Brussels, 17/10/2007 (Agence Europe) - On 28 September 2007, under the banner of the Global Services Coalition, the service industry's representative organisations recalled how important it was that the Doha Round should reach results for services equivalent to those foreseen for agriculture and non-agricultural manufactured goods (NAMA). Speaking in London on Monday 15 October, during a conference organised by the European Services Forum, WTO Director General Pascal Lamy, who continues to work out of the limelight to make discussions on this chapter move forward, reaffirmed the importance of services and took stock of progress being made in talks, which are well advanced at technical level but which suffer from insufficient political support.
Given the size of the global services economy - legal services, accounting, audit, architecture and engineering, ICT services, postal and mail services, telecommunications, financial services, air transport services, rail, maritime and road services - which is estimated at about 68% of world GDP and $2 800 billion in global trade in 2006, and the rapid advancement in technology, the potential for further growth is “tremendous”, Lamy said. “Services are a critical component of the Doha Round”, he said, specifying that, although positive results in services are needed so as to complete the single undertaking, the question is now that of knowing how to sequence them in the most suitable way so that participants manage to conclude at the same moment after having attained their objectives.
In talks on services in which some forty countries take part (OECD, EU, United States and Australia in the lead and a number of ASEAN countries like Singapore, South Africa, Brazil, China, Egypt and China in particular), progress is less visible than in the agriculture and NAMA chapters. “Negotiations on trade in services are unlike those on agriculture and industrial goods, as there are no tariffs in services and barriers are not easily quantifiable. We cannot, therefore, use general formulae of general percentage reductions. This is a traditional request-and-offer negotiation”, Mr Lamy explained. Negotiations to liberalise international trade in services are being conducted along two concurrent tracks: - bilateral bargaining (known as “request-offer”) between governments to improve market access opportunities (known as “specific commitments”) in each other's markets, the results of which will be applied to all trading partners; - and multilateral negotiations among all governments to establish any necessary rules and disciplines which will apply to the whole WTO membership, with certain special provisions for developing the least-developed countries). According to the first track, each country decides what he wants to ask of its trade partners, in what sector it is willing to make new access commitments and how it wants to meet the requests received. More specifically, members decide which of the four ways set out in the General Agreement on Trade in Services (GATS), allowing provision and marketing of services, they wish to commit to: - Mode 1 or “cross-border supply” is where services are supplied from one country to another (e.g. international telephone calls); - Mode 2, or “consumption abroad” where consumers or firms make use of a service in another country (e.g. tourism); - Mode 3 or “commercial presence” where a foreign company sets up subsidiaries or branches to provide services in another country (e.g. foreign banks setting up operations in a country); - and Mode 4, or “movement of natural persons”, where individuals travel from their own country to supply services in another country (e.g. fashion models, architects or consultants).

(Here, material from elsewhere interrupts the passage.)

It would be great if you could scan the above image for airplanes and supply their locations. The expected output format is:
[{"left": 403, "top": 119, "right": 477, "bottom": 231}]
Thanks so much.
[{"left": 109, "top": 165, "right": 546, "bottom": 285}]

Advances made on the services chapter are nonetheless considerable. Since multilateral requests were launched in 2006 (EUROPE 9242), the technical meetings of the negotiating committee on services have allowed participant countries to clarify their requests and their concessions. Plurilateral request/offer negotiations have now run their course and there is focus on more intensive bilateral negotiations. “In this phase, members have to work on a best-case scenario and be ready to submit their final revised offer in services', Lamy said, welcoming the smooth unfolding of the negotiation process so far. He warned: “The main stumbling block has been insufficient political will”. “There are difficult challenges that need to be faced in politically sensitive areas and contributions must come from both developed and developing country members”, he stressed. Finally, Pascal Lamy said the other component of the service negotiation gradually getting into place are negotiations on domestic regulation (question of requirements foreign service suppliers have to meet in order to operate in a market, for instance on licensing or technical standards) but also delays on questions relating to safeguard measures, subsidies and public procurement.

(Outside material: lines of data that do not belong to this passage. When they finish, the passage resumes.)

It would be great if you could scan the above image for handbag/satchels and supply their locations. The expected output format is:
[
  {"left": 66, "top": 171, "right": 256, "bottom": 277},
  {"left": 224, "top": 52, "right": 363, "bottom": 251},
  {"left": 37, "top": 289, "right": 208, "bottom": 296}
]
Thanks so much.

Responsible for guiding discussions of the services negotiating committee, Mexican Ambassador Fernando de Mateo was mandated end September to draw up a draft compromise on services that will not see the light of day until the Falconer/Stephenson texts on agriculture and NAMA have been revised. It is good news, however, for the Global Services Coalition whose principal wish is now to take services forward from the technical phase to the political phase. (E.H.)